Namun Wisner mengaku ragu hakim di AS akan mempertimbangkan cara-cara yang ditempuh Von Ribbeck.

Ribbeck Law dituduh mendekati korban terlalu dini

 

Di tengah dilema yang dihadapi keluarga korban Lion Air JT610, Ribbeck Law menjadi sorotan terkait taktik yang mereka jalankan dalam kasus kecelakaan pesawat sebelumnya.

Ketika penerbangan Asiana Airlines 214 menabrak landasan pacu di San Francisco pada 2013, ada tiga orang meninggal dan 180 lainnya luka-luka.

Sejumlah penumpang melapor kepada Dewan Keselamatan Transportasi Nasional AS bahwa firma bertindak ilegal dalam meminta mereka jadi klien, meski tak ada catatan adanya tindakan yang dilakukan.

Monica Ribbeck juga pernah jadi sorotan karena melakukan pelanggaran perilaku setelah kecelakaan Turkish Airlines di Amsterdam pada tahun 2009.

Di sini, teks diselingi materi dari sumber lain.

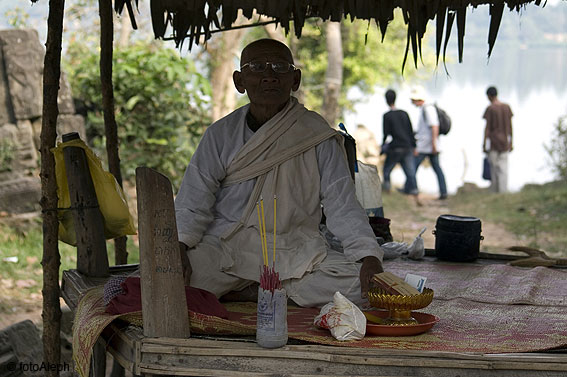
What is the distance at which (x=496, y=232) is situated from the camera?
386 inches

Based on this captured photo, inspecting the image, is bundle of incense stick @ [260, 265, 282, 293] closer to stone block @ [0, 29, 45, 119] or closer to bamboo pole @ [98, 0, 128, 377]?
bamboo pole @ [98, 0, 128, 377]

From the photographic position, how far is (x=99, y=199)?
394 centimetres

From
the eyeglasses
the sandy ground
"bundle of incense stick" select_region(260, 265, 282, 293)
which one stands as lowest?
the sandy ground

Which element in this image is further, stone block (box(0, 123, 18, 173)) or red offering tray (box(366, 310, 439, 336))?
stone block (box(0, 123, 18, 173))

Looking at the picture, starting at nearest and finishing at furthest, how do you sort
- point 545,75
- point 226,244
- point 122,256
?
point 226,244, point 122,256, point 545,75

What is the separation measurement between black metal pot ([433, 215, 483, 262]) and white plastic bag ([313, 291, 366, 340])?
1.82 meters

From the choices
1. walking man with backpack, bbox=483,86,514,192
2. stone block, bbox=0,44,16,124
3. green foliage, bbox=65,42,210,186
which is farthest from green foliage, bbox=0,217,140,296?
walking man with backpack, bbox=483,86,514,192

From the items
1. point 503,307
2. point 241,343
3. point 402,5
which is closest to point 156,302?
point 241,343

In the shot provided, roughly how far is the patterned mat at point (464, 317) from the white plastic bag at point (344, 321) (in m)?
0.03

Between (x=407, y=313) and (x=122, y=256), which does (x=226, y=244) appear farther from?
(x=122, y=256)

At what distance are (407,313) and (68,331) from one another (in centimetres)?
286

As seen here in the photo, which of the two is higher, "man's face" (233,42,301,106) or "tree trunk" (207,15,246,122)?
"tree trunk" (207,15,246,122)

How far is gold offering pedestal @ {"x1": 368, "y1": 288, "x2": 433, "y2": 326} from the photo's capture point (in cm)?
304

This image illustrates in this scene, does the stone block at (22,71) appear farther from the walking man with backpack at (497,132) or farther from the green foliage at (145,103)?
the walking man with backpack at (497,132)
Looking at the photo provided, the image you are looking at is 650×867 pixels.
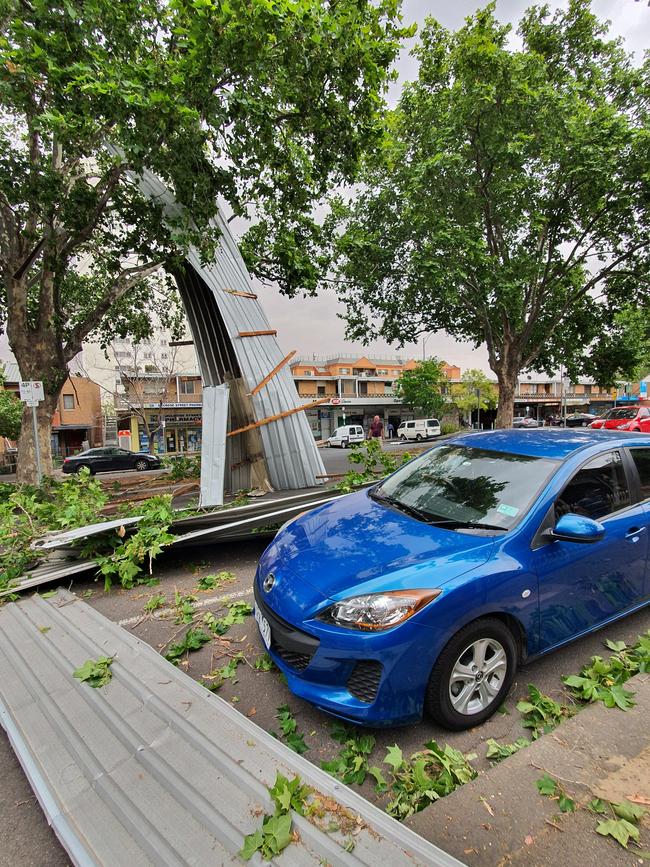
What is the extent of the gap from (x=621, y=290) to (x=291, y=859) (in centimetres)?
1617

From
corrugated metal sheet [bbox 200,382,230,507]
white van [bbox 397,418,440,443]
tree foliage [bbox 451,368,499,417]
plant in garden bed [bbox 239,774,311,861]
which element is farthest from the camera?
tree foliage [bbox 451,368,499,417]

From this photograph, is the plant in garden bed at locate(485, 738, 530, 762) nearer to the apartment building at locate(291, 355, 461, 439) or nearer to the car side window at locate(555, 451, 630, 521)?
the car side window at locate(555, 451, 630, 521)

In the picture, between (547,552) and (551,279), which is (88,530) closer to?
(547,552)

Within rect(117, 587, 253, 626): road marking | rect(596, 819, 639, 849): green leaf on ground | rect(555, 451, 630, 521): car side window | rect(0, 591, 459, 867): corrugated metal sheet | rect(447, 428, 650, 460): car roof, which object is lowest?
rect(117, 587, 253, 626): road marking

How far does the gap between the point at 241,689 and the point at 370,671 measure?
1.02m

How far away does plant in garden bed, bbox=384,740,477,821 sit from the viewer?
5.82ft

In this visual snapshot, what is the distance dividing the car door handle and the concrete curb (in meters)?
1.08

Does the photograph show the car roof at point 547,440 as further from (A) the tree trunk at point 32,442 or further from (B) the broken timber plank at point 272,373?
(A) the tree trunk at point 32,442

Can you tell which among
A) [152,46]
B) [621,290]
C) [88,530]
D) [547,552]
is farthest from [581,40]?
[88,530]

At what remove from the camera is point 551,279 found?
486 inches

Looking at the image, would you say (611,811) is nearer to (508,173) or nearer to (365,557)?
(365,557)

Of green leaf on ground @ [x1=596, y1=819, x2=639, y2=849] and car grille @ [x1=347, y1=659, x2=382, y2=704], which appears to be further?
car grille @ [x1=347, y1=659, x2=382, y2=704]

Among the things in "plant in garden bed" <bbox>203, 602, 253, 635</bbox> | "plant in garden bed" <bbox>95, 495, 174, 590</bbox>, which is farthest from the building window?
"plant in garden bed" <bbox>203, 602, 253, 635</bbox>

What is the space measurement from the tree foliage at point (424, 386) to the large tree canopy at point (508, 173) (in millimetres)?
27184
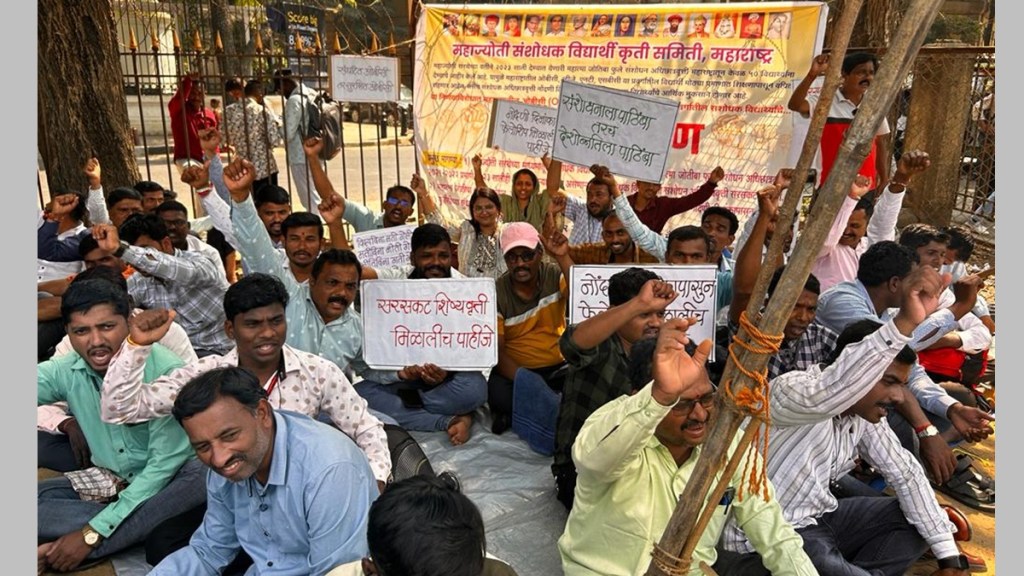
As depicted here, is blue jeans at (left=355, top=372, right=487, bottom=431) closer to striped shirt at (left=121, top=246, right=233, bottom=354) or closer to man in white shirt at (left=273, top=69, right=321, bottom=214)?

Saat itu dia mengajukan gugatan atas nama penumpang yang terluka dan membebankan biaya kepada klien itu setahun setelah Monica dipecat sebagai pengacaranya.

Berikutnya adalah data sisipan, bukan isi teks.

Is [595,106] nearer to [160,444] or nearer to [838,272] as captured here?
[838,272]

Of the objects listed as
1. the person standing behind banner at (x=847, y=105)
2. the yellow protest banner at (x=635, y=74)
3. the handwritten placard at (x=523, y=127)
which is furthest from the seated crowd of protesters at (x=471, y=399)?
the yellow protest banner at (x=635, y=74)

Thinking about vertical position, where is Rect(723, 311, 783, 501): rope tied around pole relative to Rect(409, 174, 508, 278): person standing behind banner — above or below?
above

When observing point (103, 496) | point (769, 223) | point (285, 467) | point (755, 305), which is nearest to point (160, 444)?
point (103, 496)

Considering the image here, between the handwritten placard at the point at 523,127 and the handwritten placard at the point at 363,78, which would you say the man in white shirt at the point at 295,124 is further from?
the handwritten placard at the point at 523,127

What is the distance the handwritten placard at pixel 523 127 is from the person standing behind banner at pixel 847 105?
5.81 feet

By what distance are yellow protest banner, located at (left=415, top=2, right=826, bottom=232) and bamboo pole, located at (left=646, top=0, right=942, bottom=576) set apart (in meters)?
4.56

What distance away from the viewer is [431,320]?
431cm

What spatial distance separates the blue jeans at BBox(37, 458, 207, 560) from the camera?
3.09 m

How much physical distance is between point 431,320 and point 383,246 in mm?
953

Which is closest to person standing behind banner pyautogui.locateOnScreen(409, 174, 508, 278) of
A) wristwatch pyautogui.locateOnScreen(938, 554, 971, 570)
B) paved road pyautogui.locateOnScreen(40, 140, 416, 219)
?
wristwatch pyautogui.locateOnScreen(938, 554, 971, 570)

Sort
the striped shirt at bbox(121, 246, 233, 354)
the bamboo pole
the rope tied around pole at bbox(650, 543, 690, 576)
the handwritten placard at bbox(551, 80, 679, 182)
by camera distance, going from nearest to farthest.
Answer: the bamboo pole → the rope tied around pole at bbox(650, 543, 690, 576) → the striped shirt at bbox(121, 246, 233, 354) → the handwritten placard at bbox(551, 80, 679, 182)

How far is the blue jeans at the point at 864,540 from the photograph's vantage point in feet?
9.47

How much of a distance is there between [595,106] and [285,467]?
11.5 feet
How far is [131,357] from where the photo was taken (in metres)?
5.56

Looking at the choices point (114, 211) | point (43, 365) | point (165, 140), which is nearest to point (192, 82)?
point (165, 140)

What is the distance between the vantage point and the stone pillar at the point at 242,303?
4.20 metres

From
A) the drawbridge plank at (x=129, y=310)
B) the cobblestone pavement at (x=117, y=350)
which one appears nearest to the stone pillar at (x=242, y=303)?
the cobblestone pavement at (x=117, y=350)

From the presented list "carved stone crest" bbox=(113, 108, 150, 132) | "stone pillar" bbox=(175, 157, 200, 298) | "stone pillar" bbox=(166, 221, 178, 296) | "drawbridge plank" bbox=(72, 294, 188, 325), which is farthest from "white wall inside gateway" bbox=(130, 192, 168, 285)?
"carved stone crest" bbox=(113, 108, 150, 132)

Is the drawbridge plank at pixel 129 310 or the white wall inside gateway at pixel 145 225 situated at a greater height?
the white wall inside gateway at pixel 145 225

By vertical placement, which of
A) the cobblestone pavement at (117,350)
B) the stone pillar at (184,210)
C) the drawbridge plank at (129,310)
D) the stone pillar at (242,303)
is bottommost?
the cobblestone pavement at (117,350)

Tahun lalu, pengadilan AS memerintahkan pengacara dari firma hukum Ribbeck Law membayar 105.400 dolar kepada Boeing karena berkali-kali mengajukan permintaan "temuan" terhadap Boeing.

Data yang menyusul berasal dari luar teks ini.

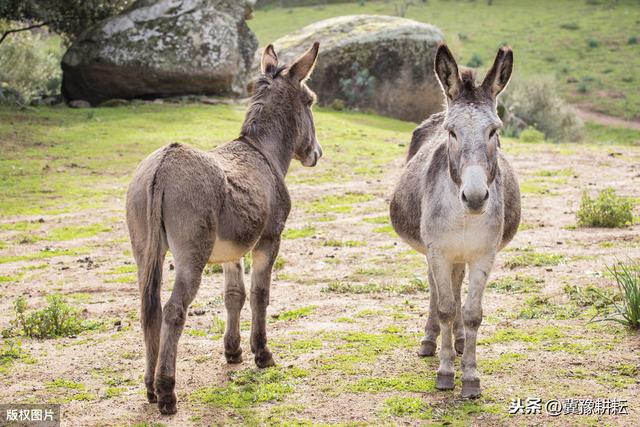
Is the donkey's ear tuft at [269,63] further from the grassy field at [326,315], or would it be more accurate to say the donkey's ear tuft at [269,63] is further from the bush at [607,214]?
the bush at [607,214]

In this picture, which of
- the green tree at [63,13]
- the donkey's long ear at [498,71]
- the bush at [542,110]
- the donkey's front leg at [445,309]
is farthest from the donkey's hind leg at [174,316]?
the bush at [542,110]

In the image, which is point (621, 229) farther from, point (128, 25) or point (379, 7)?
point (379, 7)

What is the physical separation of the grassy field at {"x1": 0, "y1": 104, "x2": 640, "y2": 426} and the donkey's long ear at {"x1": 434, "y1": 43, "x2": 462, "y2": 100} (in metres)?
2.38

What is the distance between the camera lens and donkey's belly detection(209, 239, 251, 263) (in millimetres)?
6164

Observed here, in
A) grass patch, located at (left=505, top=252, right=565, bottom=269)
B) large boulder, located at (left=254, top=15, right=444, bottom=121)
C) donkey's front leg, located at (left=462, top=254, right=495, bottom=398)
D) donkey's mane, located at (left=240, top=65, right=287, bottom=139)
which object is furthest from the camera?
large boulder, located at (left=254, top=15, right=444, bottom=121)

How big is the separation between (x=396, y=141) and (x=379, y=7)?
31.9 metres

Pengadilan menyatakan Ribbeck Law telah menyalahgunakan gugatan-gugatannya sebagai alat publikasi di website mereka.

Wisner menuduh Ribbeck Law "menjual" klien mereka ke dua perusahaan AS lainnya, Colson Hicks Eidson dan Bartlett Chen, dan bukannya muncul di pengadilan.

"Begitulah cara orang-orang ini menghasilkan uang," katanya.

"Mereka datang ke tempat kejadian persis setelah kecelakaan. Mereka mengejar keluarga korban, berusaha mendaftar mereka sebanyak mungkin lalu lepas begitu saja," katanya.

"Mereka lalu menyerahkannya ke perusahaan lain dan menunggu uang masuk," ujar Wisner.

ABC menghubungi Colson Hicks Eidson dan Bartlett Chen, tetapi kedua firma hukum ini tidak memberi jawaban.

Von Ribbeck mengaku bekerja saja dengan kedua firma hukum itu menggugat Lion Air. Ketiga perusahaan ini, katanya, terdaftar pada kasus yang diajukan di Chicago.

Von Ribbeck membantah semua tuduhan terhadap firma hukumnya sebagai "berita palsu yang tak perlu ditanggapi serius".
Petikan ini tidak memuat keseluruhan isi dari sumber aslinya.